IV. Illustration using child illness data (Poisson Family)
The next example will conduct microinference on the child illness data. The child illness data comes from a study where researchers followed $k=602$ pre-school children in north-east Thailand, recording the number of times ($y_i$) a child became sick during every 2-week period for over three years. In particular, we want to compare posterior distributions for the number of children who became sick 1, 3, 5, and 10 times during a two week period. We will use the $\mathcal{L}^2$ representation for this example.
Pre-Inferential Modeling
Step 1. We begin by finding the starting parameter values for $g \sim Gamma(\alpha, \beta)$ by MLE:
data(ChildIll)
child.start <- gMLE.pg(ChildIll)
We use our starting parameter values to run the main DS.prior function for the Poisson family:
child.ds <- DS.prior(ChildIll, max.m = 8, child.start, family = "Poisson")

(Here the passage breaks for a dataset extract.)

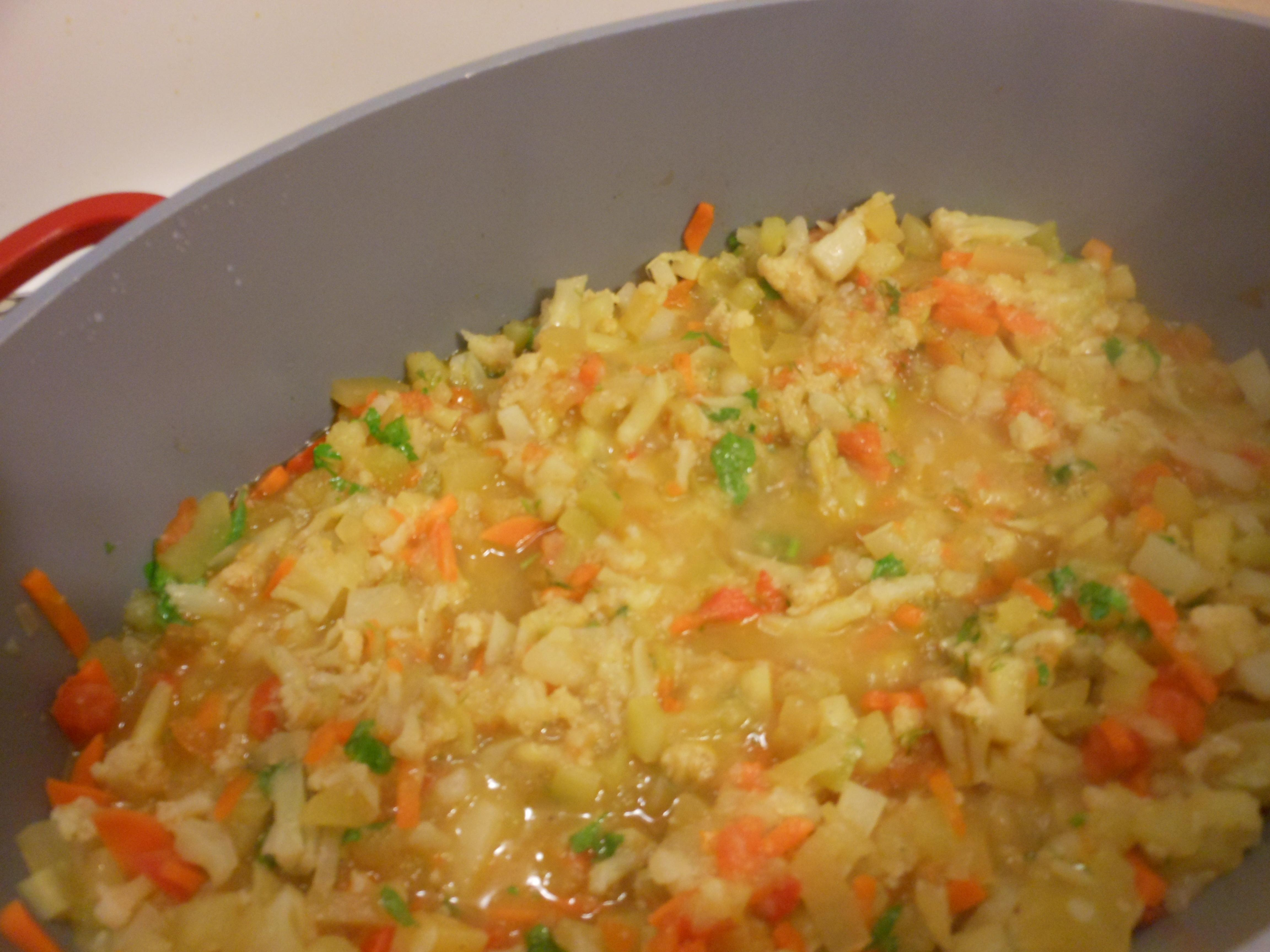 Овощное рагу с кабачком и цветной капустой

Step 2. We display the U-function to quantify and characterize the uncertainty of the selected $g$:
plot(child.ds, plot.type = "Ufunc")
Step 3. We now extract the parameters for the corrected prior $\widehat{\pi}$:
child.ds
The DS prior $\widehat{\pi}$ given $g$ is: $$\widehat{\pi}(\theta) = g(\theta; \alpha,\beta)\Big[1 - 0.13T_3(\theta;G) - 0.28T_6(\theta;G) \Big].$$
We can plot $\widehat{\pi}$, along with $g$:
plot(child.ds, plot.type = "DSg", main = "DS vs. g: Child Illness Data")
MicroInference
Step 4. The plot shows some very interesting behavior in $\widehat{\pi}$. We want to explore the posterior distributions for $y = 1,3,5,10$. For those results, we use the microinference functions.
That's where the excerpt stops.